**Texte d'étude**
________________________

Lordon à présent : lui fonctionne, de mon point de vue, en binôme avec Corcuff, mais avec une critique beaucoup plus construite (c’est la raison pour laquelle je pense que Michéa aurait dû lui répondre). J’ai toujours cru que les deux seuls mecs intelligents à gauche étaient Michéa et Lordon ; je le maintiens. Lordon est très fort, ici il est « simplement » de mauvaise foi (comme vous le disiez). Il est fort à l’oral, et il est fort à l’écrit : il a un style, limite pédant, comme Bourdieu qui lui ne savait pas écrire et fustigeait, sans gêne, la « distinction » à l’œuvre dans la société. Je referme cette parenthèse sur la forme. Quant au fond, Lordon reproche essentiellement à Michéa d’hypostasier une moralité innée au sein de l’humble peuple. Je pense en effet que Michéa a le tort de faire de la psychologie sociale en considérant les hommes comme tous identiques, donc tous réceptifs de la même manière à la « common decency ». Mais ce que met au jour la critique de Lordon, c’est qu’il est lui-même esclave de cette tendance ; la seule différence est que Lordon a tendance, pour sa part, à considérer les hommes tous mus par l’appât du gain, convaincu qu’il est d’être un véritable homme de gauche, déniaisé quant aux faiblesses de l’âme humaine. M’est avis, pour ma part, que l’humanité est bien plus complexe que ce que l’un et l’autre prétendent, c’est un réductionnisme typiquement contemporain et Michéa est forcément en porte-à-faux pour détromper Lordon sur ce sujet.

________________________

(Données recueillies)

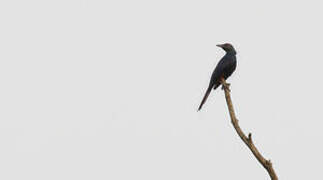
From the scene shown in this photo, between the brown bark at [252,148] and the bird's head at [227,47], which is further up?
the bird's head at [227,47]

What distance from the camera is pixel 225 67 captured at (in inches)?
462

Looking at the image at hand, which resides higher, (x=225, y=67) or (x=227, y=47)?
(x=227, y=47)

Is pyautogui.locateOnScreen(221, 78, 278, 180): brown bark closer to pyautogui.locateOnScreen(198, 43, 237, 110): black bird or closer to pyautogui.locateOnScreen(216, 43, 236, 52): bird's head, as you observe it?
pyautogui.locateOnScreen(198, 43, 237, 110): black bird

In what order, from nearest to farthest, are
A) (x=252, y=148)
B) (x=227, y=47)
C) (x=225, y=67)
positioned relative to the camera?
1. (x=252, y=148)
2. (x=225, y=67)
3. (x=227, y=47)

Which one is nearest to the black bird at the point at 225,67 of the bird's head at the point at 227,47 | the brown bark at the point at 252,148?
the bird's head at the point at 227,47

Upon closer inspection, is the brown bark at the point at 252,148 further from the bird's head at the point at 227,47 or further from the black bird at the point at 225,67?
the bird's head at the point at 227,47

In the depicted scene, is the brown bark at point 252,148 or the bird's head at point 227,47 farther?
the bird's head at point 227,47

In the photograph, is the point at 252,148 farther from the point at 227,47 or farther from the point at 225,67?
the point at 227,47

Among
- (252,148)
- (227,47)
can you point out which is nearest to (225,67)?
(227,47)

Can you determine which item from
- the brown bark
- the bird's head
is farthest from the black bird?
the brown bark

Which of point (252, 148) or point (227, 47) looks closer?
point (252, 148)

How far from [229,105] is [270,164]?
61.6 inches

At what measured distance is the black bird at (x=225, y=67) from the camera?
36.0 feet

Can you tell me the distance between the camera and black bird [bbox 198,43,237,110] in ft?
36.0
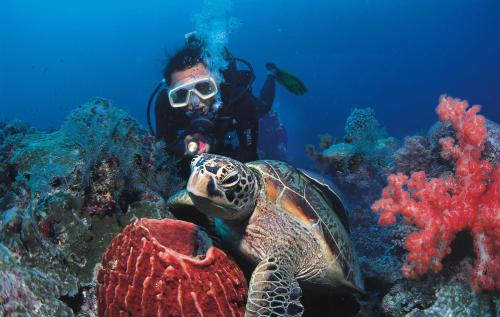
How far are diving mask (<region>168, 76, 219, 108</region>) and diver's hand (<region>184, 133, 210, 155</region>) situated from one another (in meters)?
0.47

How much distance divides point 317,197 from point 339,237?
35 centimetres

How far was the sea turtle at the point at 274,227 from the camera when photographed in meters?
1.68

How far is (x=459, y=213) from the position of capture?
1.95 meters

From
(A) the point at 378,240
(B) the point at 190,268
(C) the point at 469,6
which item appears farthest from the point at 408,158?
(C) the point at 469,6

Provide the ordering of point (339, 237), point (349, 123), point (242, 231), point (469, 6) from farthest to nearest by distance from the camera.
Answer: point (469, 6) → point (349, 123) → point (339, 237) → point (242, 231)

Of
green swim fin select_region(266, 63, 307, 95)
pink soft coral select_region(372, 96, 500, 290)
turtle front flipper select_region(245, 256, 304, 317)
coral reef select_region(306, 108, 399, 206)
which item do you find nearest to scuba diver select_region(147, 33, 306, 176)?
coral reef select_region(306, 108, 399, 206)

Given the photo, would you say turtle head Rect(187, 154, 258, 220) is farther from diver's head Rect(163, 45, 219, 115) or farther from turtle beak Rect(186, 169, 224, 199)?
diver's head Rect(163, 45, 219, 115)

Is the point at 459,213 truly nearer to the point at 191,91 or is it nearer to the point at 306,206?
the point at 306,206

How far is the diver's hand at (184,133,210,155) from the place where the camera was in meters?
3.76

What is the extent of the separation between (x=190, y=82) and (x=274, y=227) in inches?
99.8

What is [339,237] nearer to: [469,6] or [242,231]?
[242,231]

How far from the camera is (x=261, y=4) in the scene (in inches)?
2090

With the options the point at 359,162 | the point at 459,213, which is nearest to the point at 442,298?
the point at 459,213

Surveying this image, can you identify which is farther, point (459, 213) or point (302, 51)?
point (302, 51)
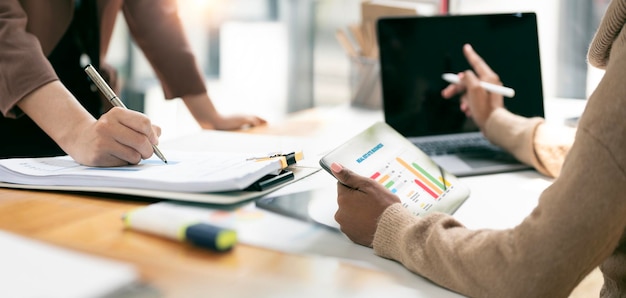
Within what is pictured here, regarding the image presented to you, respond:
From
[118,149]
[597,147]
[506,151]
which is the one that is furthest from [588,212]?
[506,151]

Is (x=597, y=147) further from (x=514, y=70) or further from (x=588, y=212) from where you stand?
(x=514, y=70)

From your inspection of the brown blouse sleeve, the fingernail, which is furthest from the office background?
the fingernail

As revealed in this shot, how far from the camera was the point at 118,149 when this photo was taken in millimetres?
Answer: 777

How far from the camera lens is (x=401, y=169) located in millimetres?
790

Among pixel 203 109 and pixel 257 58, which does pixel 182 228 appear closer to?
pixel 203 109

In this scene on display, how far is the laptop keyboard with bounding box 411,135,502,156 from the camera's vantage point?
1.14 meters

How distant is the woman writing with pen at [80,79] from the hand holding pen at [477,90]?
0.46 meters

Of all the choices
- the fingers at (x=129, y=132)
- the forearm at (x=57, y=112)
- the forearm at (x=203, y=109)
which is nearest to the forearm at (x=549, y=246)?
the fingers at (x=129, y=132)

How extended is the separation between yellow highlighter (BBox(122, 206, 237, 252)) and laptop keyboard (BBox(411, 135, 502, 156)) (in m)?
0.64

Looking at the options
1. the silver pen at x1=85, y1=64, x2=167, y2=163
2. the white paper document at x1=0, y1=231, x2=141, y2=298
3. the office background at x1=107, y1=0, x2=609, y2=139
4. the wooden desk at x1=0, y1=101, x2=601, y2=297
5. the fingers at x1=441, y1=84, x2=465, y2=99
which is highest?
the silver pen at x1=85, y1=64, x2=167, y2=163

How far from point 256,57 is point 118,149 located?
5.85 ft

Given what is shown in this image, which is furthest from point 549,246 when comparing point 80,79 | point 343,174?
point 80,79

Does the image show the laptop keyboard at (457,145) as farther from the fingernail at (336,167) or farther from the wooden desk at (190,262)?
the wooden desk at (190,262)

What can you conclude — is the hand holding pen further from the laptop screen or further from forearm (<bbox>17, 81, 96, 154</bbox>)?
forearm (<bbox>17, 81, 96, 154</bbox>)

________________________

**Consigne**
Répondez aux questions suivantes à partir du texte sur Lordon et Michéa.
(a) Qui le texte désigne-t-il comme les deux seuls hommes intelligents à gauche ?
(b) Que Lordon reproche-t-il essentiellement à Michéa ?
(c) Selon le texte, par quoi Lordon tend-il à considérer les hommes tous mus ?
Les données n'interviennent pas dans ce travail.

**Corrigé**
(a) Michéa et Lordon.
(b) D'hypostasier une moralité innée au sein de l'humble peuple.
(c) Par l'appât du gain.